Il en veut pour preuve. A Kisonga, pendant que des bandits armés opéraient, la police s’est vite déplacée pour intervenir.  » Nous avons pu récupérer un calibre 12 abandonné par ces inciviques. La police ne dort pas, elle est sensible au cri de détresse de la population et accessible  », apaise le chargé des opérations de la police qui signale « qu’ au niveau de six virages, Nduizi, Bangu, Nkamuna, entrée Luozi, IME-Lukala, des endroits à problème, la police est déployée ».

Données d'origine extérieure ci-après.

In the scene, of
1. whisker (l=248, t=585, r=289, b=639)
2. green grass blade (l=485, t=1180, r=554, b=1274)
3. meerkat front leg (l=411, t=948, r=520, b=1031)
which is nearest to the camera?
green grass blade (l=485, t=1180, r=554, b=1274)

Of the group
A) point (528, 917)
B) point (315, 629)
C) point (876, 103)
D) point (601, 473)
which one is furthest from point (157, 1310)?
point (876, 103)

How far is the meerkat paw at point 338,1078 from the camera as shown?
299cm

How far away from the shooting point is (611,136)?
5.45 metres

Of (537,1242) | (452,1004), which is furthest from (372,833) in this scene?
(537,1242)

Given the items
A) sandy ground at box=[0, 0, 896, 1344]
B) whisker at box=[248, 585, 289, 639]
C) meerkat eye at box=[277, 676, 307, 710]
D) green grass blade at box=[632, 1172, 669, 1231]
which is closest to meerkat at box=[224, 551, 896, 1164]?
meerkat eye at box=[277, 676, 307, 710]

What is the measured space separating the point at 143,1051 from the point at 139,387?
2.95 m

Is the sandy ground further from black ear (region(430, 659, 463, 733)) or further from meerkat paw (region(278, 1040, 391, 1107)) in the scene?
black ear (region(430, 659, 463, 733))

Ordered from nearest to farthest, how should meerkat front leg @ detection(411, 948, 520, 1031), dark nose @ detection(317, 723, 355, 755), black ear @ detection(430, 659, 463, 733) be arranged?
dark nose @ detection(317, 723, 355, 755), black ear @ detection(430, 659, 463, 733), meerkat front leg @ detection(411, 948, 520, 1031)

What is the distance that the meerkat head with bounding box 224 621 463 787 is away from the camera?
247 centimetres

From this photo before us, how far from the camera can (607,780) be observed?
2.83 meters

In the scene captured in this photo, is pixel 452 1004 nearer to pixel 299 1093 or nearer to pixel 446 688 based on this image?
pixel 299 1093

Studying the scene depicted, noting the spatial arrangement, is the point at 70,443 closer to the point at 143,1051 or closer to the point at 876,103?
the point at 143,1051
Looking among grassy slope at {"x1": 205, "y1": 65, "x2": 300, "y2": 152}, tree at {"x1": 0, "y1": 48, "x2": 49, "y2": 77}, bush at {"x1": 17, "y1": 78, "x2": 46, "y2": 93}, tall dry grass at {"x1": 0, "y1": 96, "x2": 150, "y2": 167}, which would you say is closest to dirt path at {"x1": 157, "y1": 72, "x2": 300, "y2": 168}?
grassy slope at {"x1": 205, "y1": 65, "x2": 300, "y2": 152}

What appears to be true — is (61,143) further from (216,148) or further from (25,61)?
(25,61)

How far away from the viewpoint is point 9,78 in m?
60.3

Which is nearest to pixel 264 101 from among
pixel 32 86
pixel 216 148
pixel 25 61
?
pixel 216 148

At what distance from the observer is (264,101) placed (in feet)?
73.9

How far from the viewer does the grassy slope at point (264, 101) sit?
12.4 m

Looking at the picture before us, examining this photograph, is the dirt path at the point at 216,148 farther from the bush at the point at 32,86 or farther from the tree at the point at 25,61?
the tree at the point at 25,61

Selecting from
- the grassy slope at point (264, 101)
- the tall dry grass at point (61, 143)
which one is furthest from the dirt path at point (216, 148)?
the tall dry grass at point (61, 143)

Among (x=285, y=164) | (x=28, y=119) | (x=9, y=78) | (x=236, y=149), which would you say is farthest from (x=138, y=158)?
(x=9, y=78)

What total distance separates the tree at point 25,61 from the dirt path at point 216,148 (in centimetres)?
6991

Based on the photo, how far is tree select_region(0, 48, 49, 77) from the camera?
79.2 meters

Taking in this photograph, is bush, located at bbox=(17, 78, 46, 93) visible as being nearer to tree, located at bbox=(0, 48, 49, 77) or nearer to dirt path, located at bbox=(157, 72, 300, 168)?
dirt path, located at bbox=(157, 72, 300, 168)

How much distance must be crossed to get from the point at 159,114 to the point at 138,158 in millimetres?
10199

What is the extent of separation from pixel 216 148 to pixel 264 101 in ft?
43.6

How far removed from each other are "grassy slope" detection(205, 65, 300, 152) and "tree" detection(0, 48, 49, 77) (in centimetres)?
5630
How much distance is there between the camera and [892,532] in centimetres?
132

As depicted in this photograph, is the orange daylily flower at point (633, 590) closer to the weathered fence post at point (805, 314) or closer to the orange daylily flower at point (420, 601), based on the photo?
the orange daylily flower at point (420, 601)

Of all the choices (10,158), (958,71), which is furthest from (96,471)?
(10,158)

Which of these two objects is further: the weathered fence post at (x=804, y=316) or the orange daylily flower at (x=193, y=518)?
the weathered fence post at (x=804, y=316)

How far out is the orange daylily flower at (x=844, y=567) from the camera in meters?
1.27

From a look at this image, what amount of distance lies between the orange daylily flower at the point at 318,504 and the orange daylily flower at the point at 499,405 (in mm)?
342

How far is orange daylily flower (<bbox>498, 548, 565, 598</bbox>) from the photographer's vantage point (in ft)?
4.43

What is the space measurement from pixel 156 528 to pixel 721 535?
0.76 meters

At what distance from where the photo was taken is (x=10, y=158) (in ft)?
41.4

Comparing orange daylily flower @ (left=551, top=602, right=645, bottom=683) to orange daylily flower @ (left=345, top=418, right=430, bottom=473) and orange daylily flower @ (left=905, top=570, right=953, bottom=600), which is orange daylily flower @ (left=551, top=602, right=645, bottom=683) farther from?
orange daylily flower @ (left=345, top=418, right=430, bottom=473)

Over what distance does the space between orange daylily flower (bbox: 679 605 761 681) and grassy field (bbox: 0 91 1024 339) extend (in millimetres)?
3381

Six coupeurs de route sont déjà appréhendés à Mbanza-Ngungu.

Appel à la collaboration


Sur la route nationale n°1 Matadi-Kinshasa, plusieurs passagers ont été dévalisés par des coupeurs de route. D’autres ont même été tabassé. La peur au ventre, beaucoup de routiers ne circulent plus la nuit.  »Ce que nous faisons, c’est pour que celles et ceux qui empruntent cette route nationale n°1 de grand intérêt puissent se retrouver en sécurité. Certes, le trajet est long. Et si on peut vous demander d’ imaginer en terme de carburant, couvrir plus de 700 km de Kasangulu à Yema,vous savez ce que ça coûte ! C’est un coût quotidien qui demande notre participation à tous », invite le Colonel Blaise Kilimbalimba.